#### [YOUR OBJECTIVE]
Rewrite the items below, replacing "sidewalk" with "pavement" and leaving everything else unchanged. Omit the pictures from your answer.

## Begin EXERCISE MATERIAL

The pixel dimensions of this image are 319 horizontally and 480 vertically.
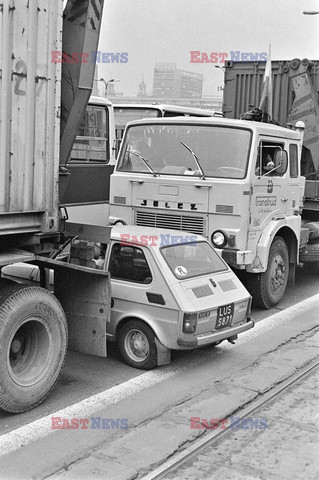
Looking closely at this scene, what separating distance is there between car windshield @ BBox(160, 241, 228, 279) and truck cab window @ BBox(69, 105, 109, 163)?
4.10 m

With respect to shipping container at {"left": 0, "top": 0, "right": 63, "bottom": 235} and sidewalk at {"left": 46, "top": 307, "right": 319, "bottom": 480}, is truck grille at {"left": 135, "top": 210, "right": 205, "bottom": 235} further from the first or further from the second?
shipping container at {"left": 0, "top": 0, "right": 63, "bottom": 235}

## End EXERCISE MATERIAL

#### [EXERCISE OUTPUT]
The pixel dimensions of this image are 319 horizontally and 480 vertically.
Looking closely at this scene, what separating distance is there between car windshield @ BBox(160, 241, 228, 279) and truck cab window @ BBox(69, 105, 109, 163)?
4.10 m

With respect to shipping container at {"left": 0, "top": 0, "right": 63, "bottom": 235} and pavement at {"left": 46, "top": 307, "right": 319, "bottom": 480}, is truck grille at {"left": 135, "top": 210, "right": 205, "bottom": 235} further from the first or further from the second?
shipping container at {"left": 0, "top": 0, "right": 63, "bottom": 235}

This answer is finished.